Distributed Workloads

ParadeDB is designed to scale vertically on a single Postgres node with potentially many read replicas, and many production deployments comfortably operate in the 1–10TB range. The largest single ParadeDB database we’ve seen in production is 10TB. For datasets that significantly exceed this scale, ParadeDB supports partitioned tables and can be deployed in sharded Postgres configurations. If you’re working with very large datasets, please reach out to us. We’d be happy to provide guidance and share our roadmap for future distributed query support.

Join Support

ParadeDB supports all PostgreSQL JOINs:
  • INNER JOIN
  • LEFT / RIGHT / FULL OUTER JOIN
  • CROSS JOIN
  • LATERAL
  • Semi and Anti JOINs
For the most part you can mix search and relational queries without changing your SQL. However, JOINs do incur some performance tradeoffs. See the joins guide for more details.

Covering Index

The BM25 index in ParadeDB is a covering index, which means it stores all indexed columns inside a single index per table. This decision is intentional — by colocating all the relevant data, ParadeDB optimizes for fast reads and boolean conditions.

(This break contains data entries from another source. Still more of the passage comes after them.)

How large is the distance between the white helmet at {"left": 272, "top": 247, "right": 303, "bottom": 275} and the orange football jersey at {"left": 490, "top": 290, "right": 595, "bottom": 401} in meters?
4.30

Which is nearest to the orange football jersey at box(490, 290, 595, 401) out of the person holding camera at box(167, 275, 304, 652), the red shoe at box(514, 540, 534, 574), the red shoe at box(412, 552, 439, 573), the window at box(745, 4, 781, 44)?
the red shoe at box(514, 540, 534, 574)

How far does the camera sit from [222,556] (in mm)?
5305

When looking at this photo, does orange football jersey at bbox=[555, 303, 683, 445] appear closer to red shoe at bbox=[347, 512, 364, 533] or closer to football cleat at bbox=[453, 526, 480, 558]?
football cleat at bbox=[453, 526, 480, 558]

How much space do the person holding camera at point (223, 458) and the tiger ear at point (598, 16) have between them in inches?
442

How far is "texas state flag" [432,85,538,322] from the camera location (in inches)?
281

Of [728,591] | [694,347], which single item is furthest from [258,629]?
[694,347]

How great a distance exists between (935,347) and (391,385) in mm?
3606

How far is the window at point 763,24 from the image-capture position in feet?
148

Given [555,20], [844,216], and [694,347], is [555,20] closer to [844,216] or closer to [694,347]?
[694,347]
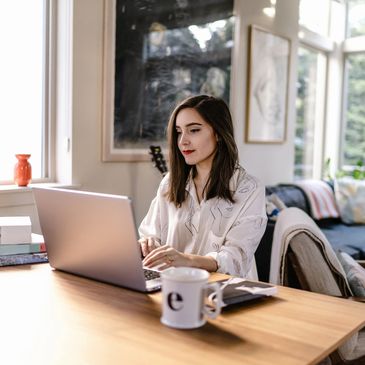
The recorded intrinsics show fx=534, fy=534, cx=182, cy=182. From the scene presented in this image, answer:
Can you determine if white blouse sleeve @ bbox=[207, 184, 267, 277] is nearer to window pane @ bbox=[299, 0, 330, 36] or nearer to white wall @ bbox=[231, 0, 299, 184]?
white wall @ bbox=[231, 0, 299, 184]

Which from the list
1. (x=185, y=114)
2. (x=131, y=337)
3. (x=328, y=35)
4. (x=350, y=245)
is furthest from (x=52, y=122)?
(x=328, y=35)

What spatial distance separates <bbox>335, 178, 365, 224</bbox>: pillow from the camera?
4.87 meters

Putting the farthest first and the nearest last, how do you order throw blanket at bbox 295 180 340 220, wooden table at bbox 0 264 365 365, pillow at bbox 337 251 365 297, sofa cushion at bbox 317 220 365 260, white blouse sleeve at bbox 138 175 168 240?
throw blanket at bbox 295 180 340 220 → sofa cushion at bbox 317 220 365 260 → pillow at bbox 337 251 365 297 → white blouse sleeve at bbox 138 175 168 240 → wooden table at bbox 0 264 365 365

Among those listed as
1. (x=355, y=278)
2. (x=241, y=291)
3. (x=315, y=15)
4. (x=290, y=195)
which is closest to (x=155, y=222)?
(x=241, y=291)

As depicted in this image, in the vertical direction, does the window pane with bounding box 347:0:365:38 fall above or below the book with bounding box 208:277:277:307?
above

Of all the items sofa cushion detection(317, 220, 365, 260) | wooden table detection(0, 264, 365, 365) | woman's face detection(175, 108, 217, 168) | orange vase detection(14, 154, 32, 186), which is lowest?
sofa cushion detection(317, 220, 365, 260)

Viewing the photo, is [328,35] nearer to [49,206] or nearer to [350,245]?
[350,245]

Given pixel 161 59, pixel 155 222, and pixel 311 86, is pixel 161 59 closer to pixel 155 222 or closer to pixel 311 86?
pixel 155 222

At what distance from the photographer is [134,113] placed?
10.3 ft

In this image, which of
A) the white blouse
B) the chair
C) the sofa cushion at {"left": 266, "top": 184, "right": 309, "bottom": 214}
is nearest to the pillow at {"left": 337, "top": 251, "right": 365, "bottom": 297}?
the chair

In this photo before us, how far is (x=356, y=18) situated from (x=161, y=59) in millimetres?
3370

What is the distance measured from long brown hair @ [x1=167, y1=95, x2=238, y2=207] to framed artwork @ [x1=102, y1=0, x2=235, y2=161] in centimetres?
106

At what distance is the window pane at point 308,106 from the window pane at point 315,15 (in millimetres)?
242

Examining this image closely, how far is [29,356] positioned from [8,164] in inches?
74.7
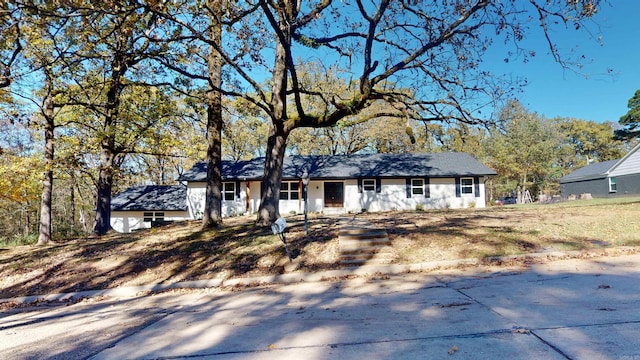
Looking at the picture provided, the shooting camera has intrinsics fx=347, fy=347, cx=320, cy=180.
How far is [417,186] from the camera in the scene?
2175 centimetres

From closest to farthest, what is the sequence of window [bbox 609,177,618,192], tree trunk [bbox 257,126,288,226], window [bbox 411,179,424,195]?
tree trunk [bbox 257,126,288,226] < window [bbox 411,179,424,195] < window [bbox 609,177,618,192]

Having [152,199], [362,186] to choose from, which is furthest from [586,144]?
[152,199]

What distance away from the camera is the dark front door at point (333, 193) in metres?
22.9

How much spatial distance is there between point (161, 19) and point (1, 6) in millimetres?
2752

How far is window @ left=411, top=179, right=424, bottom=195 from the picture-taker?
2169cm

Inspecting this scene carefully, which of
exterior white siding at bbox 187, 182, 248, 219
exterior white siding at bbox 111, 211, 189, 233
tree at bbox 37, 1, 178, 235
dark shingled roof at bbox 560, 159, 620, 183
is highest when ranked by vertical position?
tree at bbox 37, 1, 178, 235

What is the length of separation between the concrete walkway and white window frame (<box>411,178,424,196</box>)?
15.1m

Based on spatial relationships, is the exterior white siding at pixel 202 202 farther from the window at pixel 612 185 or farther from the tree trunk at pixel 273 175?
the window at pixel 612 185

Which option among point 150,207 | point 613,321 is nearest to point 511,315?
point 613,321

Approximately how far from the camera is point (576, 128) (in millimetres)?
46906

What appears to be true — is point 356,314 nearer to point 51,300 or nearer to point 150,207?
point 51,300

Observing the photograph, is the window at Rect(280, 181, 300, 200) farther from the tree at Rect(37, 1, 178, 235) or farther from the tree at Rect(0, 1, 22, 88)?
the tree at Rect(0, 1, 22, 88)

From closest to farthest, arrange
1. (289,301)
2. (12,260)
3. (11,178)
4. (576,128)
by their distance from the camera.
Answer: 1. (289,301)
2. (12,260)
3. (11,178)
4. (576,128)

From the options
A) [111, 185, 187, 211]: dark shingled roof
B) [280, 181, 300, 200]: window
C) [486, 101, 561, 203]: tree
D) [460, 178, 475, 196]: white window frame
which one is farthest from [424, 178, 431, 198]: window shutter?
[111, 185, 187, 211]: dark shingled roof
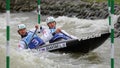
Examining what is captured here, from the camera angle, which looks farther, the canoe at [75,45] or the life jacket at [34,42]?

However, this means that all columns must be defined up front at index creation time. Adding or removing columns requires a REINDEX.

DDL Replication

A commonly known limitation of Postgres logical replication is that DDL (Data Definition Language) statements are not replicated. This includes operations like CREATE TABLE or CREATE INDEX. If ParadeDB is running as a logical replica of a primary Postgres, DDL statements from the primary must be executed manually on the replica. We recommend version-controlling your schema changes and applying them in a coordinated, repeatable way — either through a migration tool or deployment automation — to keep source and target databases in sync.